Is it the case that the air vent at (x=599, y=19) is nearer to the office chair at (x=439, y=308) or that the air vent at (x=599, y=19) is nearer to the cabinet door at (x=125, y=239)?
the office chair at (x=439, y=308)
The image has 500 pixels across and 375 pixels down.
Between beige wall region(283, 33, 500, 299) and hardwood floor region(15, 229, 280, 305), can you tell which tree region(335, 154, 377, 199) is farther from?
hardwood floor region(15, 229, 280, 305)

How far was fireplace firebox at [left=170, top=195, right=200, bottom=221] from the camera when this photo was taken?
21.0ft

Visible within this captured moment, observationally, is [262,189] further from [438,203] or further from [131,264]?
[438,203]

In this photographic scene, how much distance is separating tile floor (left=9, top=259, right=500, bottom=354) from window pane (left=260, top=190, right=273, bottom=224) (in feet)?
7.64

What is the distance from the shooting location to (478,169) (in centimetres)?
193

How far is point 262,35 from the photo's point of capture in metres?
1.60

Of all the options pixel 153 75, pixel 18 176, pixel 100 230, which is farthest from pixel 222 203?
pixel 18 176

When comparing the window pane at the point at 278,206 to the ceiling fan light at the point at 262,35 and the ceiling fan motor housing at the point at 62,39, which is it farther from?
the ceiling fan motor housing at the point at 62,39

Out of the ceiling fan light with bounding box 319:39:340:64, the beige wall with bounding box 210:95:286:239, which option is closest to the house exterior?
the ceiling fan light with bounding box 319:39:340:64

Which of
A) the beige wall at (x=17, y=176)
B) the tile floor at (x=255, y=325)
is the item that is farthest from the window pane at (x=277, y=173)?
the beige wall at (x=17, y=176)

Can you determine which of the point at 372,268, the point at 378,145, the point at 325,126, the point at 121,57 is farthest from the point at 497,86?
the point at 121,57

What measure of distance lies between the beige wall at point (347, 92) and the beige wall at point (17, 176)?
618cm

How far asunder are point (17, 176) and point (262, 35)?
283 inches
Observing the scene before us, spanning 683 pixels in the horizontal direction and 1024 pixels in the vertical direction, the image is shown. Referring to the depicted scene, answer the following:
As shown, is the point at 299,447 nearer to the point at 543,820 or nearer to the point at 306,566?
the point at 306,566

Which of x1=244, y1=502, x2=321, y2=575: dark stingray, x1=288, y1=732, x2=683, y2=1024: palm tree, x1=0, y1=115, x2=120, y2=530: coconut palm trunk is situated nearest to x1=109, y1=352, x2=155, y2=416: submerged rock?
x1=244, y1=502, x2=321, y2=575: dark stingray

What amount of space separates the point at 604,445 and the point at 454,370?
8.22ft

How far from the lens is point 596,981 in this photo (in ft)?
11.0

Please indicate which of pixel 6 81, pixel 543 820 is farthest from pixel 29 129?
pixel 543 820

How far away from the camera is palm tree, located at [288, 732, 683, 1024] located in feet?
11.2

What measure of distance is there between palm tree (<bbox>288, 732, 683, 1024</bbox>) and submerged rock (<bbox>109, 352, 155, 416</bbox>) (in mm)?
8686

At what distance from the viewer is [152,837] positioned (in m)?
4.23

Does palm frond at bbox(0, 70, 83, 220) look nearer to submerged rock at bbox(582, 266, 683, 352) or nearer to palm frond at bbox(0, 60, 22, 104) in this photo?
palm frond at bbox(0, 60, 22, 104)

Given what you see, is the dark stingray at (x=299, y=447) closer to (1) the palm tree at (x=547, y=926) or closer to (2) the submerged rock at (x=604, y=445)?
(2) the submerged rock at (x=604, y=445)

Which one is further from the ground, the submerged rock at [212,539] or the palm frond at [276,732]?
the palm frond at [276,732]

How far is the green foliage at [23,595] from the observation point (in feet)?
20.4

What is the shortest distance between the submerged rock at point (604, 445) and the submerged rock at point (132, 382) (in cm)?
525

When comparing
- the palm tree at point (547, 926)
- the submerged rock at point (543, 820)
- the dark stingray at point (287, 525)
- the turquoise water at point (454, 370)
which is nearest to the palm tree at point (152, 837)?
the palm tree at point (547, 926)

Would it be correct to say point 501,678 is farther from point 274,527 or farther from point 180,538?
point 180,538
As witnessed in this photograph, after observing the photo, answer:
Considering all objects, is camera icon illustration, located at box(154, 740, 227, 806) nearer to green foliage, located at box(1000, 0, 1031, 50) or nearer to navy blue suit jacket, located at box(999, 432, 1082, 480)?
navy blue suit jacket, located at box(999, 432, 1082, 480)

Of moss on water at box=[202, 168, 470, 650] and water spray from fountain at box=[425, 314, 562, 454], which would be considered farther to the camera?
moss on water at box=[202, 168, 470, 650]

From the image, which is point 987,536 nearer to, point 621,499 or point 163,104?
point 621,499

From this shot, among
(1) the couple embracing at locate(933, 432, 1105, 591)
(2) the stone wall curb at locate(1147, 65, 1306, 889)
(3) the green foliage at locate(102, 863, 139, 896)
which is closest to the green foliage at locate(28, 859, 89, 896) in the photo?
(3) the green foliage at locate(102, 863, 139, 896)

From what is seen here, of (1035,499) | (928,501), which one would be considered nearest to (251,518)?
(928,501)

════════════════════

» **Aim**
Recast the data from the line containing "As witnessed in" through the line containing "Considering all objects, is" as a Markdown table with the columns No. and Text, one numbered row per line and no blank lines.

» **Answer below**
| No. | Text |
|---|---|
| 1 | As witnessed in this photograph, after observing the photo, answer: |
| 2 | Considering all objects, is camera icon illustration, located at box(154, 740, 227, 806) nearer to green foliage, located at box(1000, 0, 1031, 50) or nearer to navy blue suit jacket, located at box(999, 432, 1082, 480)? |